This is the worst breakup I’ve ever had and I’m not doing a very good job with it, you guys. Like, if it were a job, I absolutely would have been fired. If it were a relationship, I would have been dumped. Oh, wait.
So I have some things that I’m working on to try and help myself get and be better about the whole fucking mess, and they are serious, but I also thought it wouldn’t hurt to remind myself of things that hurt before that are now just things that I write about on the internet. As in, some day, in some context, this whole thing will be something that I write about on the internet. Hopefully.
In the order which they occur to me, rather than most to least painful or vice versa:
- In high school Andrew, this ridiculously tall fellow who was a grade below me (but my actual age), didn’t want to be my boyfriend even though we totally KISSED ON THE STAIRS. Like, laying down.
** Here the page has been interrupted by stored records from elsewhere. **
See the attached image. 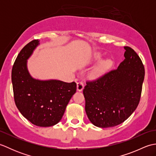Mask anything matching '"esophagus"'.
<instances>
[{
  "label": "esophagus",
  "mask_w": 156,
  "mask_h": 156,
  "mask_svg": "<svg viewBox=\"0 0 156 156\" xmlns=\"http://www.w3.org/2000/svg\"><path fill=\"white\" fill-rule=\"evenodd\" d=\"M83 88H84L83 83H82V82H78L77 84H76V90H77V91L81 92L82 91V90H83Z\"/></svg>",
  "instance_id": "esophagus-1"
}]
</instances>
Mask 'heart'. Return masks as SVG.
I'll use <instances>...</instances> for the list:
<instances>
[{
  "instance_id": "b5f03b06",
  "label": "heart",
  "mask_w": 156,
  "mask_h": 156,
  "mask_svg": "<svg viewBox=\"0 0 156 156\" xmlns=\"http://www.w3.org/2000/svg\"><path fill=\"white\" fill-rule=\"evenodd\" d=\"M101 58V55L100 54H97L94 56L95 60H99ZM112 62L110 59H106L101 61L100 63L95 66L94 67L91 69V71L89 73V76L92 80L98 79L103 76L106 72L111 67Z\"/></svg>"
}]
</instances>
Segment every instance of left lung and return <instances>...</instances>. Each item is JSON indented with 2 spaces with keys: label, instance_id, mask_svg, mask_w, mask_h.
<instances>
[{
  "label": "left lung",
  "instance_id": "1",
  "mask_svg": "<svg viewBox=\"0 0 156 156\" xmlns=\"http://www.w3.org/2000/svg\"><path fill=\"white\" fill-rule=\"evenodd\" d=\"M124 60L83 90L85 111L96 127H112L130 117L140 102L145 69L133 49L124 47Z\"/></svg>",
  "mask_w": 156,
  "mask_h": 156
}]
</instances>
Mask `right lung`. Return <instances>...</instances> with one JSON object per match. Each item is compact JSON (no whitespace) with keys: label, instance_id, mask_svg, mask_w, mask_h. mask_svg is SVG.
Instances as JSON below:
<instances>
[{"label":"right lung","instance_id":"right-lung-1","mask_svg":"<svg viewBox=\"0 0 156 156\" xmlns=\"http://www.w3.org/2000/svg\"><path fill=\"white\" fill-rule=\"evenodd\" d=\"M39 44L35 39L21 49L13 65L11 79L15 102L20 112L34 125L46 127L60 121L76 91V84L32 77L27 60Z\"/></svg>","mask_w":156,"mask_h":156}]
</instances>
That shit hurt my back like you would not believe. I don’t remember how I found out he didn’t want to be my boyfriend. I might have asked. I do remember someone telling me that he liked Courtney better and that I shouldn’t worry about it because she was ‘a dog’. That was the first time I’d heard that in the context of calling someone ugly, and I was embarrassed because I thought Courtney was really pretty. I cried a lot. (We’re going to let this story stand in for Brady and Jason and whatever other dumbass boy didn’t want what I wanted when I wanted it too (because he was a person with his own needs etc but it hurt me at the time and that’s what this post is about OK GOD), because if we didn’t this would just be a list of boys who I thought broke my heart at the time). Also, Andrew smelled like dampness, and not in a good way (if smelling like dampness in a good way is a thing that is possible, I’m not really clear on that).
- When I was a sophomore (high school theme, I know), Rose got the role of Rosie in Bye Bye Birdie instead of me. You know how many musicals have altos as leads? Like, two. Bye Bye Birdie is one of them, and she’s a co-female lead, but still. I did end up getting to sing a song at a little metal cafe table while wearing a poodle skirt with several of my best friends.
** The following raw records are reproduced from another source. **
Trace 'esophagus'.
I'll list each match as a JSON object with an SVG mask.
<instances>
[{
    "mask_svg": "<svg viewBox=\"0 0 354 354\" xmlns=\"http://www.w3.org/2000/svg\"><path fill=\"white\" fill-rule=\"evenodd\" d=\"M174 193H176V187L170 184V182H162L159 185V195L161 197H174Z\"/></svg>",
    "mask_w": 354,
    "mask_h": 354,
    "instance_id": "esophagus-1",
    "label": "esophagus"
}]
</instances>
- I was in science class and Jessica called me a cunt. I don’t remember why but it was certainly the first time I’d heard that word out loud, and I was simultaneously mortified and heartbroken. Also, she was one of FOUR Jessicas in my class, and I don’t really remember which one she was. I might be facebook friends with her now? It’s not clear. Too many Jessicas.
- When I finished my first book (she says casually while the third languishes, ignored, in a window behind where she’s currently typing), I submitted it to the agents of my five favorite authors. Form rejection letters, all around. That is a thing that happens to writers, but goddamn that shit hurt. Then, instead of trying harder, I published it on amazon and felt better. Finding agents that were not already representing world class authors was too hard.
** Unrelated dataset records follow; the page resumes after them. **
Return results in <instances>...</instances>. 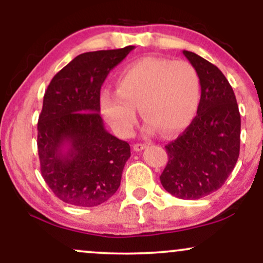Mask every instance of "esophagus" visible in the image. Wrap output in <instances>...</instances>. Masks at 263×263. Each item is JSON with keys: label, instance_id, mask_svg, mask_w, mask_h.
I'll list each match as a JSON object with an SVG mask.
<instances>
[{"label": "esophagus", "instance_id": "1", "mask_svg": "<svg viewBox=\"0 0 263 263\" xmlns=\"http://www.w3.org/2000/svg\"><path fill=\"white\" fill-rule=\"evenodd\" d=\"M144 148H147V143H135L134 144V149L140 152V151H143Z\"/></svg>", "mask_w": 263, "mask_h": 263}]
</instances>
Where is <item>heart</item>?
I'll return each mask as SVG.
<instances>
[{
	"mask_svg": "<svg viewBox=\"0 0 263 263\" xmlns=\"http://www.w3.org/2000/svg\"><path fill=\"white\" fill-rule=\"evenodd\" d=\"M117 90L100 96L101 114L121 136L137 123V110L147 120L146 129L174 135L189 125L200 101V81L189 63L143 58L126 66L117 77Z\"/></svg>",
	"mask_w": 263,
	"mask_h": 263,
	"instance_id": "obj_1",
	"label": "heart"
}]
</instances>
- That one review on amazon. I would link to it, but that would require me to go read my reviews and after that one review I’m never going to do that ever again. It’s funny now, sure, that she was so upset about all of the drinking in a book that is literally NAMED CORKED AND HAS A PICTURE OF A WINE BOTTLE ON THE COVER, but the fact that I’m yelling actually maybe seems like it’s not funny. Nope, not funny. Not upset about it anymore either, though.
- I made 300 cupcakes for a wedding, the only time I had ever made that many outside of a professional bakery setting, and it was 95 degrees and they did not look good by the time the wedding started. I took the money anyway and felt nauseous every time I thought about it for several years. The cupcakes didn’t end up in any of the photos.
See? And that’s not the serious things. That’s not that time I (and several doctors) thought I might have had MS (didn’t). It’s not the loss of Cloey, or my grandma. And I don’t cry (very often) about those things anymore either, right?
Oh! I forgot one. My best friend’s boyfriend, on whom I had a ridiculous thirteen year old crush i.e. I was pretty sure that he was my future husband and the only man I would ever love and the only person who would ever truly understand me, tried to kiss me but for reasons that are unclear we were laying in a pile of hay in a parking lot (Nederland is weird, y’all) and I was surprised and rolled down and hit my elbow and then tried to climb back up to kiss him but I couldn’t find my footing and I pulled down like half the pile. We never got to kiss. When you’re thirteen, that shit is life ending.
So. This is not those things. But this is a thing that will be ok, eventually. And then I will write about it on the internet.